Mon aveu avoué à mi- mots se voulait plus profond et plus sincère mais il était bien évident que ni lui ni moi ne pouvions franchir ces limites que nous nous imposions. Quelle que soit la vérité sur mes sentiments pour lui, il y aurait toujours  un fossé qui nous séparerait. Inévitable.

- Tu n’as pas à t’excuser pour ta fatigue, et je préfère un homme avec ses faiblesses, un homme vrai qu’un homme beaucoup trop sûr de lui et trop hautain. C’est peut-être l’image de cette femme séductrice et arrogante que je donne qui me vaut cela. Je ne peux m’en prendre qu’à moi-même puisque j’ai façonnée cette Jessica depuis des années.

J’aurai voulu l’aider à se redresser mais il aurait sans doute mal interprété mon geste. Aaron eu la gentillesse de prendre mes paquets pour le reste du chemin que nous avions à faire jusqu’au Diamond. Contournant l’entrée principale du night-club, l’établissement possédait aussi une entrée plus privée qui desservait les appartements aux étages. Les premiers clients se pressaient déjà devant les deux grandes portes où les agents de la sécurité calmaient leur impatience.

- Oui, c’est toujours comme ça.

Je pris ma carte magnétique que je glissais dans la fente et la porte d’entrée du couloir s’ouvrit dans un petit déclic discret. Ses derniers mots sur l’amour et le combat que l’on pouvait mener pour l’Etre que l’on désir et que l’on aime plus que tout me donna les larmes aux yeux. De nouveau, il s’excusa pour son comportement. Mais au-delà de son regret, il me laissait la possibilité de couper tous liens avec lui. Cela aurait été la finalité la plus logique pour nous deux mais j’étais dans l’impossibilité de prendre cet engagement. Je fermais mes yeux au contact de ses lèvres contre mon front, et ma main enserra doucement son poignet. Mes larmes coulèrent le long de mes joues, représentation parfaite de ce que mon cœur subissait en cet instant auprès de lui.

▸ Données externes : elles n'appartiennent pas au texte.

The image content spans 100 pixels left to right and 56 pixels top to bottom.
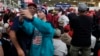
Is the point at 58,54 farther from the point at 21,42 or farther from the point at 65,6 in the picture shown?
the point at 65,6

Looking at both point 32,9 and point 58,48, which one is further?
point 58,48

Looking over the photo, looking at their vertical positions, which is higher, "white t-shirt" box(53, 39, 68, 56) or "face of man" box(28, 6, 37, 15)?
"face of man" box(28, 6, 37, 15)

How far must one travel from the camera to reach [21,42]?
4.68 m

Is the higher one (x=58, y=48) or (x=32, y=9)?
(x=32, y=9)

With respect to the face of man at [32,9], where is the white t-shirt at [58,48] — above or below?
below

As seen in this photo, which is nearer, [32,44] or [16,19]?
[16,19]

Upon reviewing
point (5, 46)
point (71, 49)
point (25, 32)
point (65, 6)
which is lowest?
point (65, 6)

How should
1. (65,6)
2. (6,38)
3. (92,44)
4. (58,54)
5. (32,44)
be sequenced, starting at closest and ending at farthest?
(32,44) < (6,38) < (58,54) < (92,44) < (65,6)

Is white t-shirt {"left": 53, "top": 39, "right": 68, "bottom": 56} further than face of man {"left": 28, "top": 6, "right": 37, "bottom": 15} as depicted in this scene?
Yes

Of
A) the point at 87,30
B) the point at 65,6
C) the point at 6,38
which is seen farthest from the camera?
the point at 65,6

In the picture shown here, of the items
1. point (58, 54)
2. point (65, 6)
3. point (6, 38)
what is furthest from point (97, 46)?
point (65, 6)

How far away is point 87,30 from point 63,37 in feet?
3.05

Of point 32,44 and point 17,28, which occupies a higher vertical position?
point 17,28

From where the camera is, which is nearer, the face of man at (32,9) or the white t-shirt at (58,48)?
the face of man at (32,9)
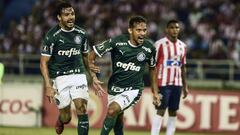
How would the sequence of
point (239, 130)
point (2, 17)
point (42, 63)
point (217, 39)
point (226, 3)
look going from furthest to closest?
point (2, 17)
point (226, 3)
point (217, 39)
point (239, 130)
point (42, 63)

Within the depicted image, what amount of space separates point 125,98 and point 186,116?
7267 millimetres

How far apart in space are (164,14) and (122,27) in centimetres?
151

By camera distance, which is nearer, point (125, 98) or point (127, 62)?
point (125, 98)

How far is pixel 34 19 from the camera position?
26.6m

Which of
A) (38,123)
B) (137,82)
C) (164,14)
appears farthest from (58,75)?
(164,14)

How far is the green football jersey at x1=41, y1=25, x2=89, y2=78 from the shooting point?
12312 mm

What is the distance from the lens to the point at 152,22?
25.0 metres

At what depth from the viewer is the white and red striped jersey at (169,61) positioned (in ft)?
48.1

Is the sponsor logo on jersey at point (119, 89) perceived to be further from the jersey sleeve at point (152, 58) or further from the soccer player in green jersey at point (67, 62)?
the jersey sleeve at point (152, 58)

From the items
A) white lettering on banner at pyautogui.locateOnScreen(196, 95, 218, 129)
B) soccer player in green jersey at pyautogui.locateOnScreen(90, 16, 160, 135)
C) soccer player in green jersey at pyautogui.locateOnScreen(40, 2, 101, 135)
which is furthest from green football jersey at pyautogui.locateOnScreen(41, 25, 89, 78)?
white lettering on banner at pyautogui.locateOnScreen(196, 95, 218, 129)

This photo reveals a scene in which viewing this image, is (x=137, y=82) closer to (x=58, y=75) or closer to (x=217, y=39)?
(x=58, y=75)

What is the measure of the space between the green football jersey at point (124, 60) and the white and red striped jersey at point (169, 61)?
8.01 feet

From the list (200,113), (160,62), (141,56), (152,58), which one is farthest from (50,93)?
(200,113)

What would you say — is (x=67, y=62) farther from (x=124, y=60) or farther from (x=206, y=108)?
(x=206, y=108)
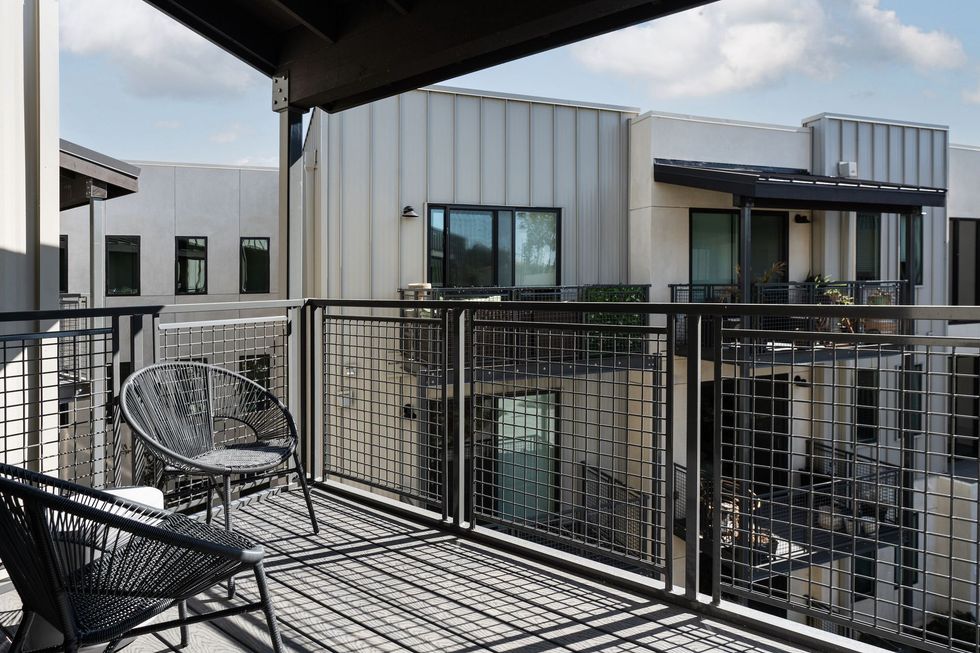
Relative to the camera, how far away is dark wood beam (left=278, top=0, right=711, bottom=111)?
2850 mm

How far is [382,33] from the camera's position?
11.9ft

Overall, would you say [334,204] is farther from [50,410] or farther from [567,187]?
[50,410]

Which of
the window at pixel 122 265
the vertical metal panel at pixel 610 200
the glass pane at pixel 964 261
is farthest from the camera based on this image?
the glass pane at pixel 964 261

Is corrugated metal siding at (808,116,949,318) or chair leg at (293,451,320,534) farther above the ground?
corrugated metal siding at (808,116,949,318)

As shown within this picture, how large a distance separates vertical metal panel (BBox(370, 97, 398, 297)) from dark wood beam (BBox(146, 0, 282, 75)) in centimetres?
534

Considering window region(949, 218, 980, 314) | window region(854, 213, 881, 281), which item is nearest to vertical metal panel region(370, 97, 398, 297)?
window region(854, 213, 881, 281)

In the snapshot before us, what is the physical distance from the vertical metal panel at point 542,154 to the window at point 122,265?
26.1 feet

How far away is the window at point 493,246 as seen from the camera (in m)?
10.1

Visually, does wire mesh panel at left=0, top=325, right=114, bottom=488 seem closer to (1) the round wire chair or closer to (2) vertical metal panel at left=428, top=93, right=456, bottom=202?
(1) the round wire chair

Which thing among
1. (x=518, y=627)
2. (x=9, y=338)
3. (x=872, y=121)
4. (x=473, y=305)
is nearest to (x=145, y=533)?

- Je te souhaite de trouver cette femme qui réussira à te donner l’envie de te dévoiler totalement, de partager avec elle ce qui te fait peur, d’exalter ta passion dans tes idéaux. Le véritable amour est une force qui peut abattre tout sur son passage. Je le crois encore …
Merci pour tout …


Je me reculais de lui, à regret, détournant mon visage de lui pour cacher mes larmes. Je récupérai mes paquets et je m’engouffrais à l’intérieur du couloir sans me retourner parce que je luttais avec ce sanglot qui ne tarderait pas à se libérer. J’appuyais sur le bouton d’appel de l’ascenseur et lorsque les portes coulissantes s’ouvrirent devant moi, je laissais mon chagrin me submerger.